**TASK DIRECTIONS**
In the data below, find the line with "Automated garden monitoring" and the line with "Brother PC501 Black Thermal Fax Ribbons", then restate both and every line between them exactly, minus the pictures.

DATA FOR ANALYSIS: Begin

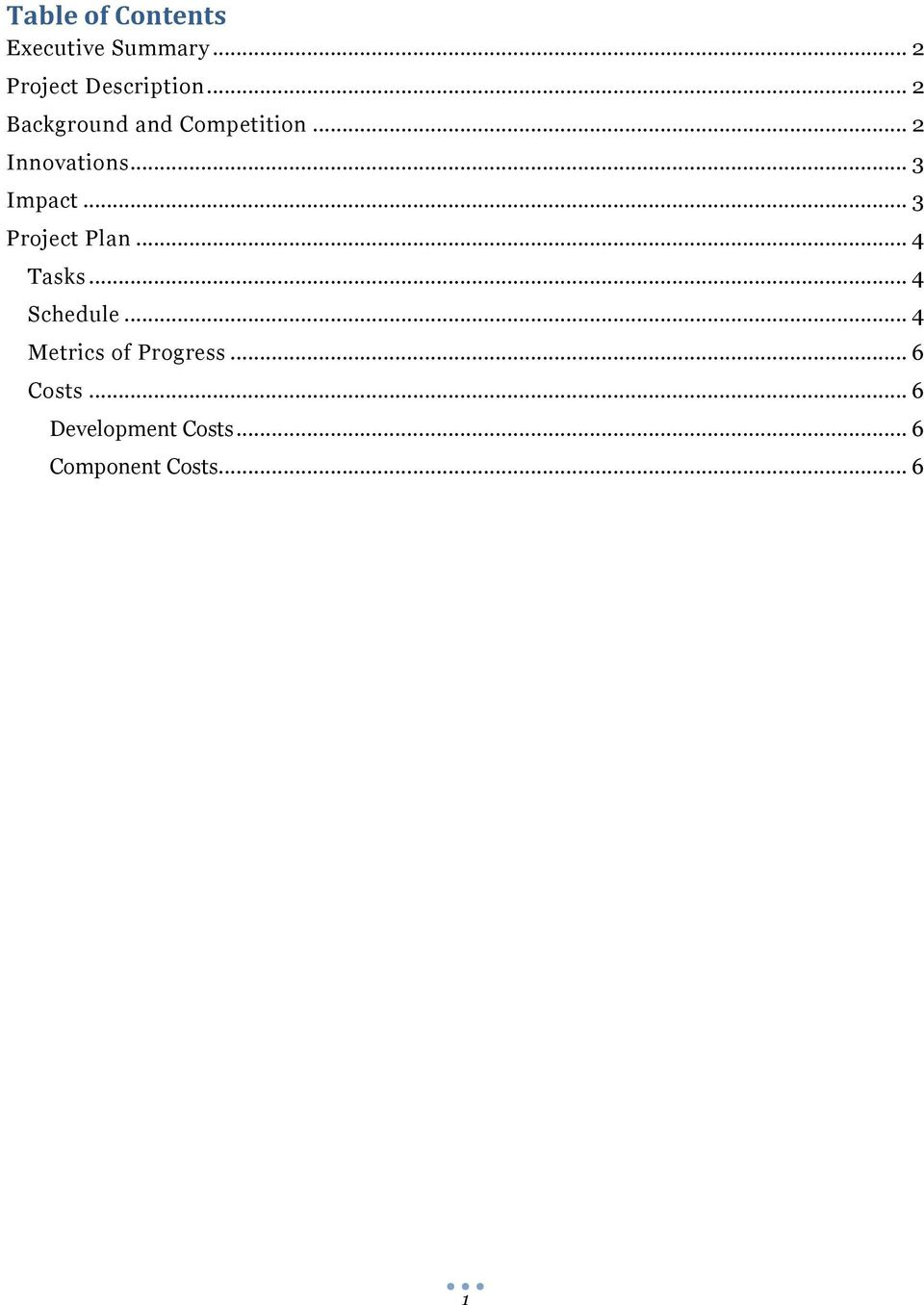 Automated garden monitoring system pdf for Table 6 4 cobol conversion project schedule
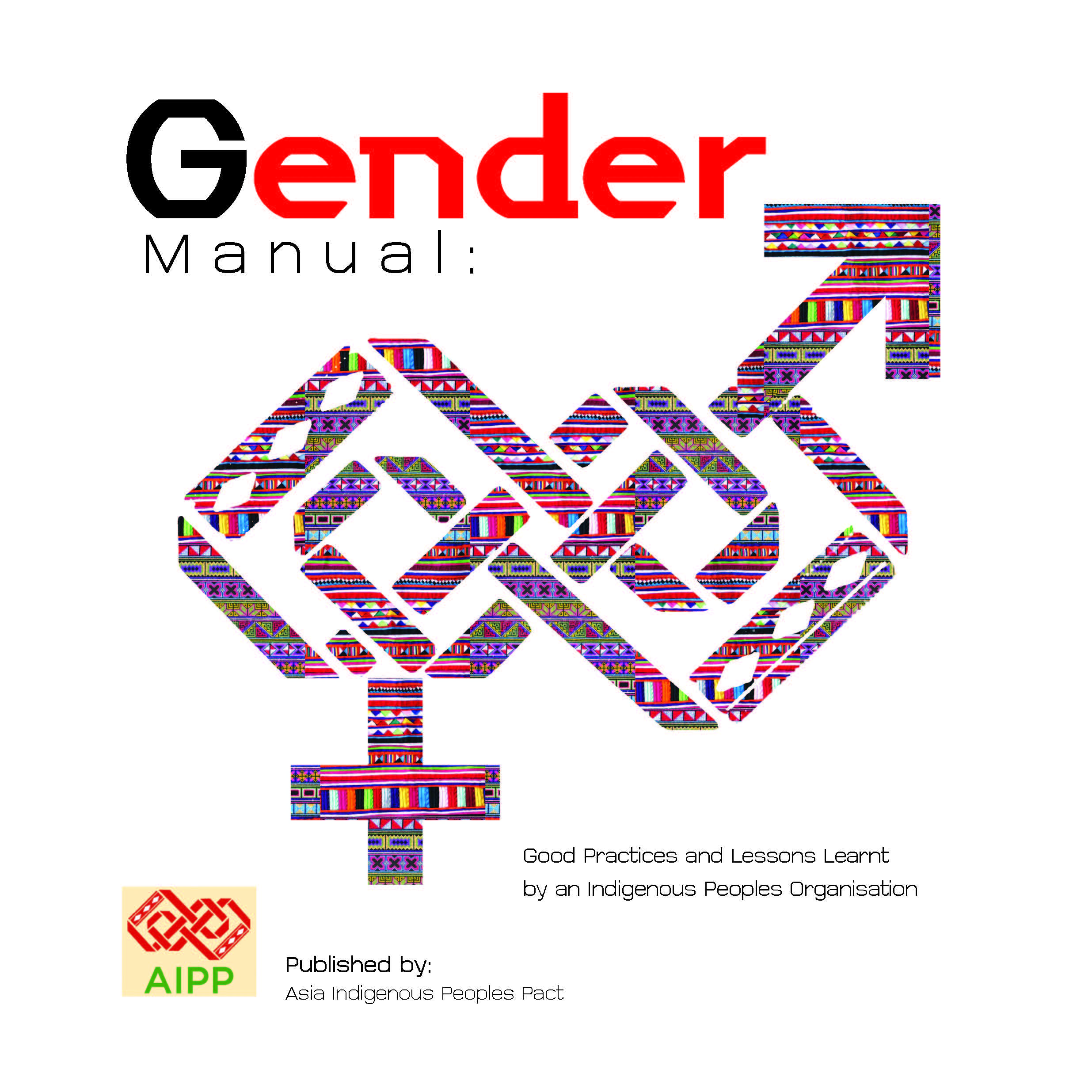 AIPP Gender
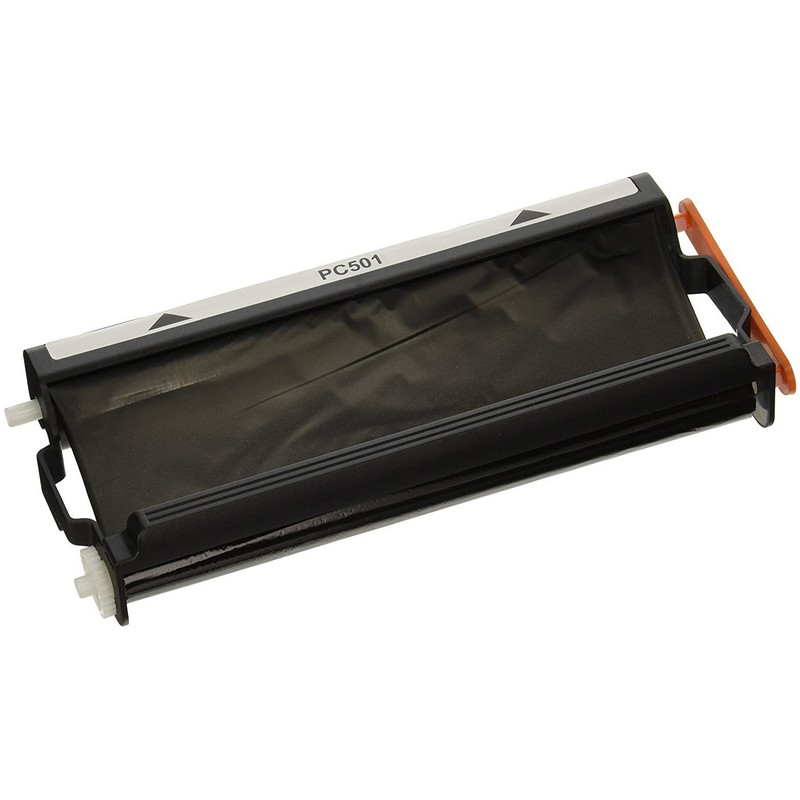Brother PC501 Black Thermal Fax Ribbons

DATA FOR ANALYSIS: End
DATA FOR ANALYSIS: Begin

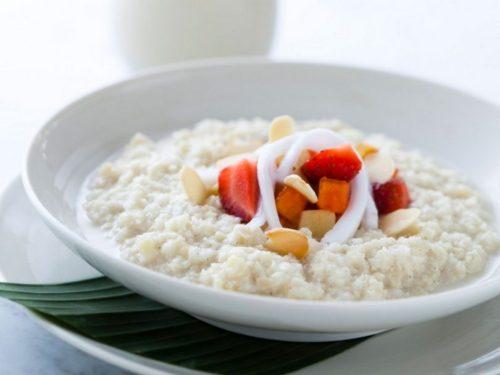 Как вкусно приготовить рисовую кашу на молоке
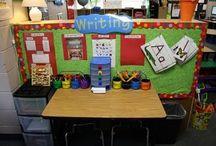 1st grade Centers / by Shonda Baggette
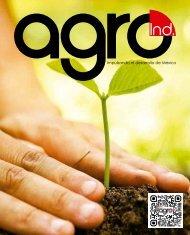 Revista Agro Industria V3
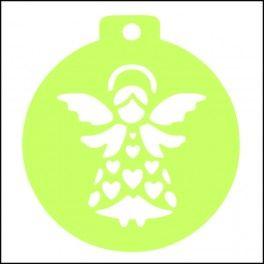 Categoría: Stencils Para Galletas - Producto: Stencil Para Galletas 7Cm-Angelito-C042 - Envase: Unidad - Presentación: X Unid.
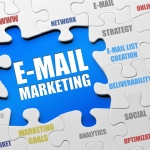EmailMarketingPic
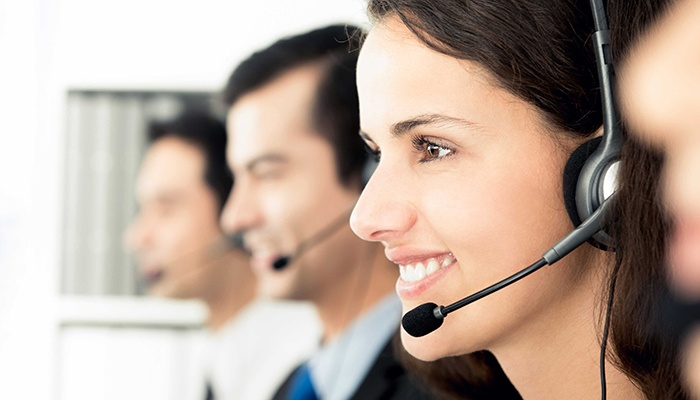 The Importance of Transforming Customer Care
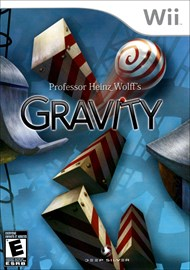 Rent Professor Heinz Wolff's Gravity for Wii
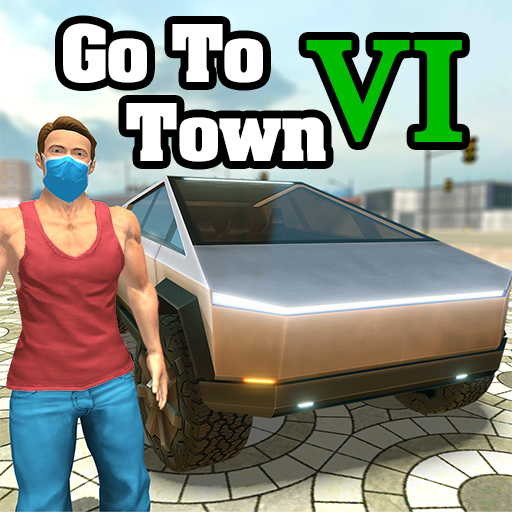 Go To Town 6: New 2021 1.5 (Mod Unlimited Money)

DATA FOR ANALYSIS: End

**OUTPUT**
 Automated garden monitoring system pdf for Table 6 4 cobol conversion project schedule
 AIPP Gender
Brother PC501 Black Thermal Fax Ribbons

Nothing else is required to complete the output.